Krzyczał nieludzkim głosem, jakby był w jakimś transie. Szarpał się, wyrywał, kopał i chciał wszystkich bić. 20-letniego mężczyznę, który wpadł w szał po zażyciu dopalaczy do ambulatorium łódzkiego pogotowia przyprowadzili koledzy.
Mężczyzna trafił na Oddział Toksykologii IMP przy ul. św. Teresy, gdzie przebywa na oddziale intensywnej opieki medycznej.
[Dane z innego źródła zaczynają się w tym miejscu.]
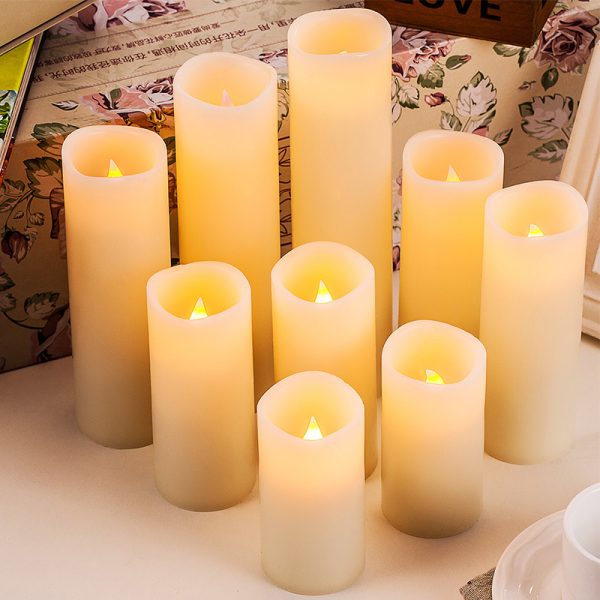 Decorative Candle Set - Image 2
– Pacjent dostał szału, szarpał się, wyrywał, miał bardzo szybką akcję serca, nie można było nawiązać z nim kontaktu - mówi dr Paweł Czerniak, lekarz z Oddziału Toksykologii Instytutu Medycyny Pracy. – Wymiotował czymś niebieskim. Otrzymał leki uspokajające i został uśpiony. Trzeba poczekać, aż toksyczna
substancja zostanie zmetabolizowana przez organizm. Trwa to już kilkanaście godzin. Stan pacjenta jest poważny.
Badania laboratoryjne wykazały obecność silnie pobudzającej atropiny, która została zmieszana z jakąś trującą substancją niewiadomego pochodzenia, a także marihuany.